CHE COS'È L'AUTISMO




Con il termine autismo si identifica una serie di comportamenti "atipici", caratterizzati da difficoltà nella comunicazione e nell'integrazione sociale (la definizione corretta è sindrome comportamentale causata da un disordine dello sviluppo, con esordio nei primi tre anni di vita).

Il bambino autistico tende ad isolarsi in se stesso (da cui l'etimologia del termine, dal greco 'autòs', che significa appunto se stesso), a rifiutare il contatto con gli altri, presentando spesso dei disturbi di linguaggio che vanno da una assenza totale della parola ad un soliloquio continuo, spesso incomprensibile. Non è ancora chiaro quali siano le cause di tale manifestazione.

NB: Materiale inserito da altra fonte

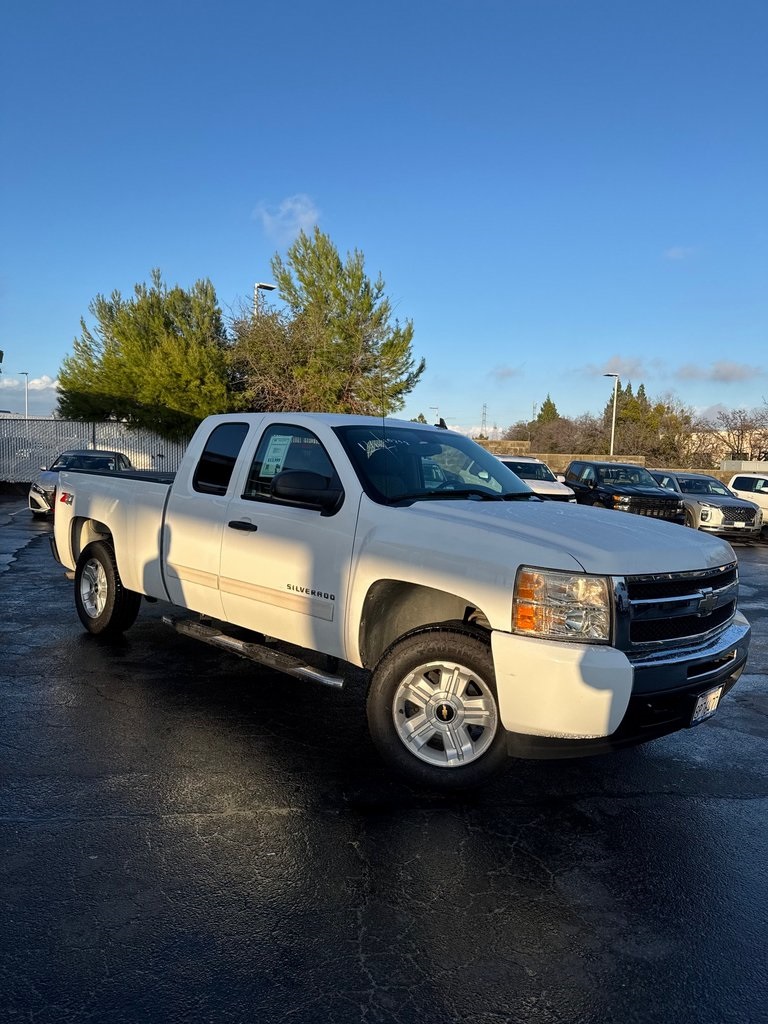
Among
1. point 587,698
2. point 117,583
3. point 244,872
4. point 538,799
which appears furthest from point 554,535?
point 117,583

Un intervento tempestivo e adeguato può migliorare la situazione, e quindi le condizioni di vita per il bambino e la sua famiglia: un bambino che a 3 anni non parla con una sollecitazione continuata e professionale a 5 anni può essere in grado di comunicare. Il bambino autistico è un bambino "diversamente intelligente", e per questo motivo è importante creare una situazione in cui questa intelligenza venga sollecitata e sviluppata secondo le sue necessità, senza cercare di imporre gli stessi schemi e strutture di apprendimento del bambino neuro-tipico.